Most of Africa’s lucrative illegal wildlife harvest is done by well-funded professional groups — Kern said many are based in China and Russia. Most African governments, however, have few law enforcement professionals or soldiers to put on anti-poaching duty.
“The governments don’t invest enough to prevent it, and money that is paid to organizations such as governments is subject to fraud and misappropriation,” said Kern. “So, millions and millions of sportsmen’s dollars are given to safari companies. That’s where the rubber meets the road — 100 percent is spent on anti-poaching units funded by the owners. They are well armed, although killing poachers is now frowned upon, and they stay in those hunting blocks all year. Some are professional hunters assigned as team leaders for those squads. They’re the most effective anti-poaching tool in Tanzania and other African nations.”
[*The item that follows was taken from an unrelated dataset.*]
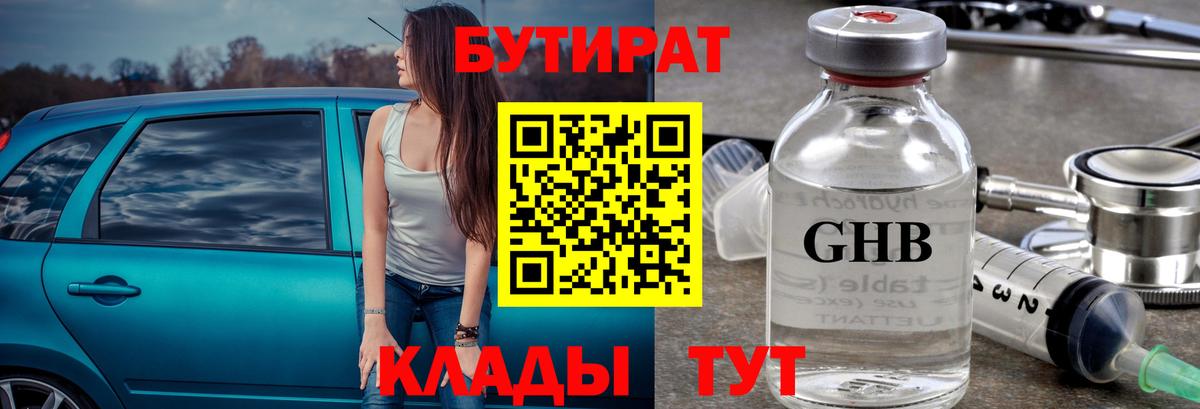 Москва  Бутират  Вход с VPN  БУТИРАТ GHB 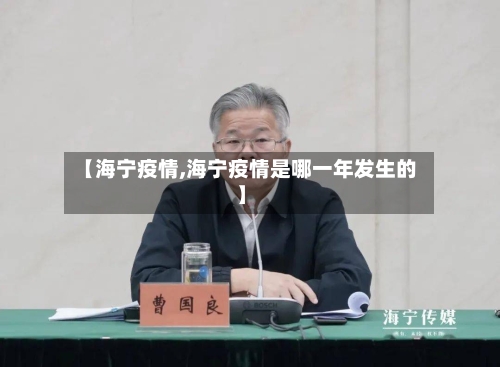 【海宁疫情,海宁疫情是哪一年发生的】-第3张图片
Hunters following guides across vast African hunting conservancies are subject to the same trespass restrictions as deer hunters closer to home. Intentionally intruding on another hunter’s hunt and the inability to make a good, clean kill are unethical anywhere.
“There’s a way to do this, and most hunters and safari operators go to great lengths to conduct their hunts in a legal and ethical manner,” said Kern. “Professional hunters don’t like it when someone takes shortcuts or breaks the law. They know they’re under a microscope. Hunters are the conservationists. Hunters are the good guys here.”